* **Data extracts**:
★ ★ ★
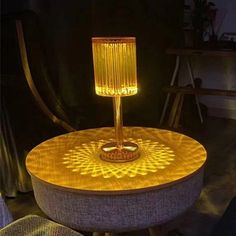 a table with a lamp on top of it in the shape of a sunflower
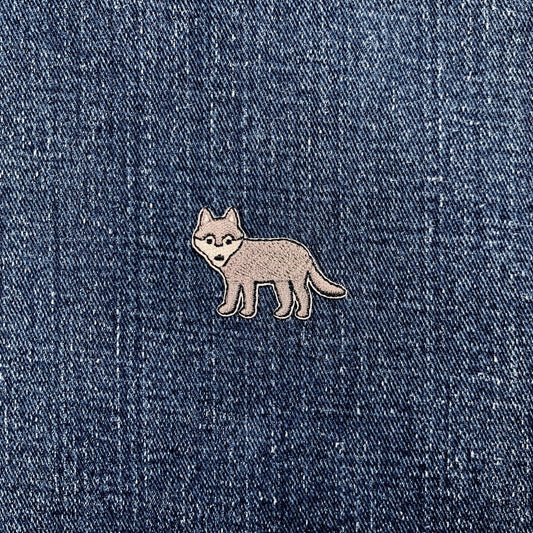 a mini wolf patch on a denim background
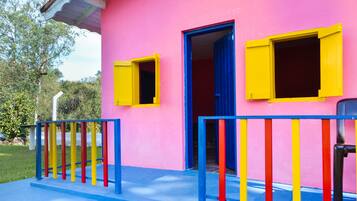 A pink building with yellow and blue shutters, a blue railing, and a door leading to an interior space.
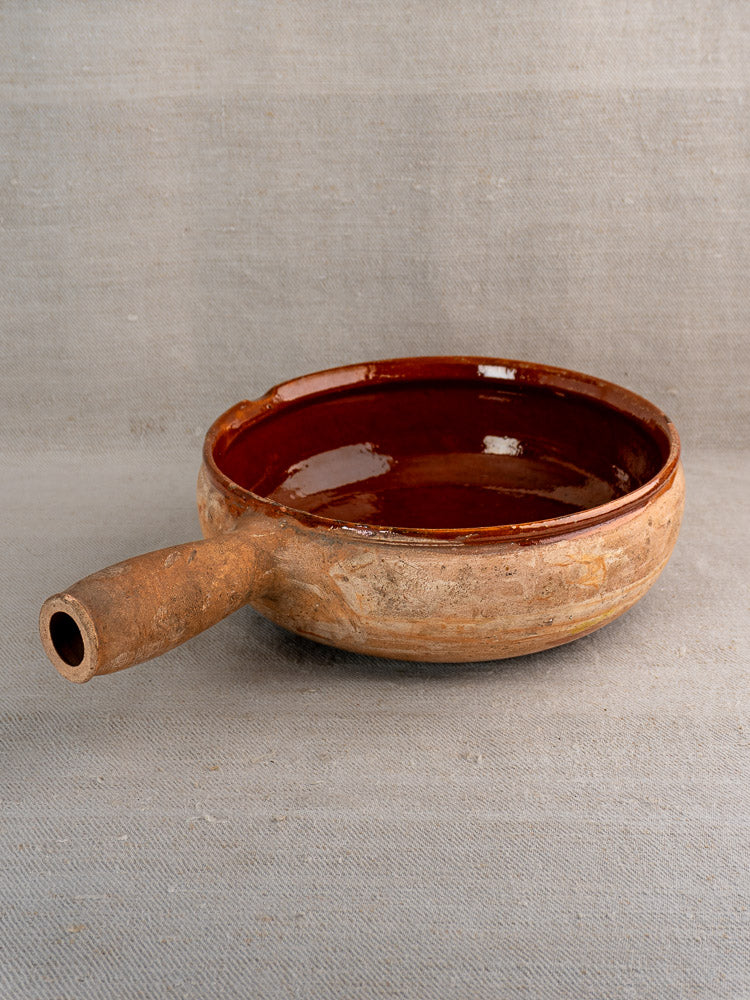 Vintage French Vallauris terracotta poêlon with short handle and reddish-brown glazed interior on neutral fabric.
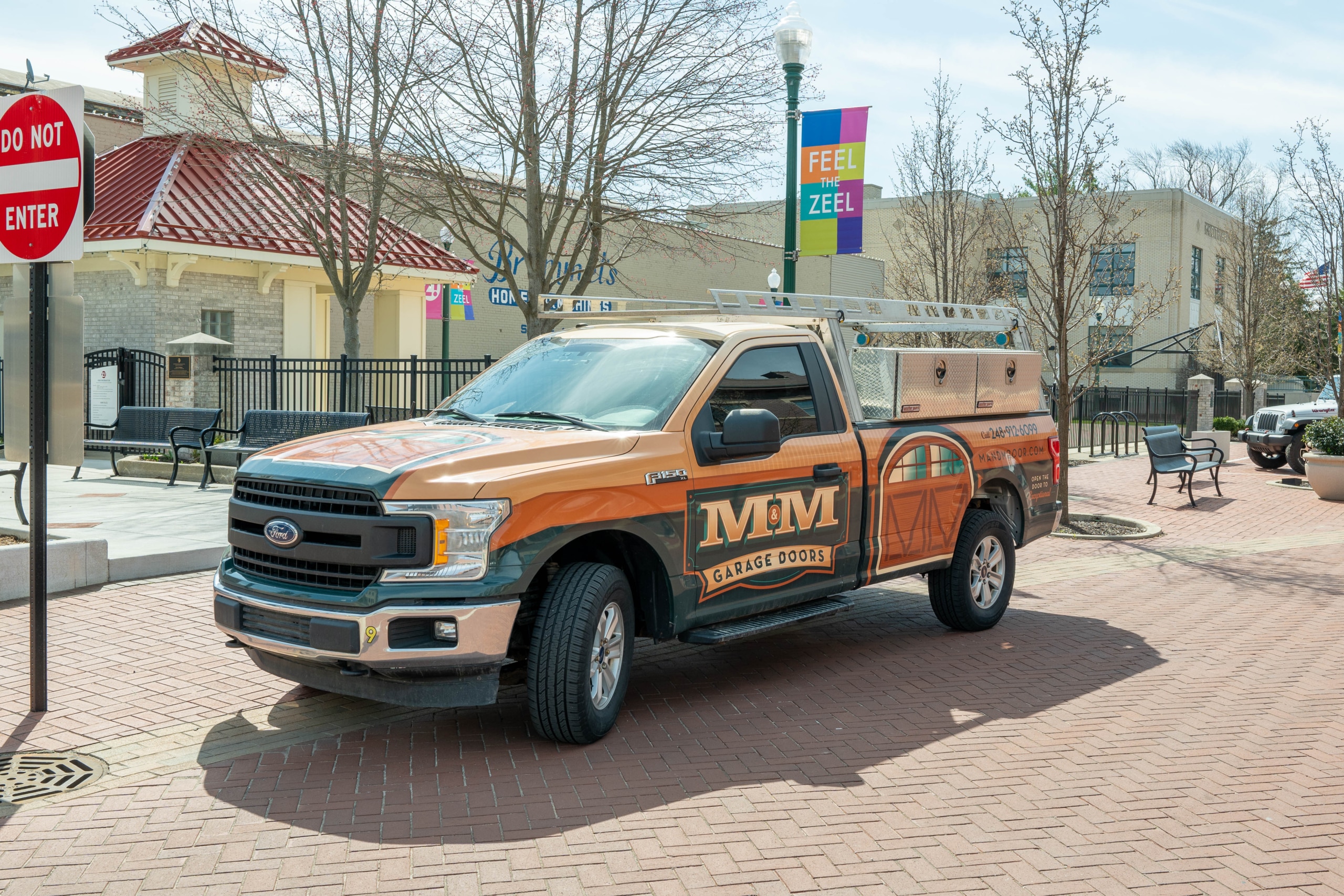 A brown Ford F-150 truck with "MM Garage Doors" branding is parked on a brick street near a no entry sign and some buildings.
★ ★ ★
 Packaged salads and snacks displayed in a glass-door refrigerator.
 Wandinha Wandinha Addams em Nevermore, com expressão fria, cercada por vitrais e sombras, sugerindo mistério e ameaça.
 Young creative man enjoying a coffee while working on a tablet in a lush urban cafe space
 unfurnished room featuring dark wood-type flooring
★ ★ ★
* **Work request**: Look through the listing above for the line with "a table with" and the line with "A brown Ford". Write out exactly those lines and everything between, leaving out pictures.

* **Task result**:
 a table with a lamp on top of it in the shape of a sunflower
 a mini wolf patch on a denim background
 A pink building with yellow and blue shutters, a blue railing, and a door leading to an interior space.
 Vintage French Vallauris terracotta poêlon with short handle and reddish-brown glazed interior on neutral fabric.
 A brown Ford F-150 truck with "MM Garage Doors" branding is parked on a brick street near a no entry sign and some buildings.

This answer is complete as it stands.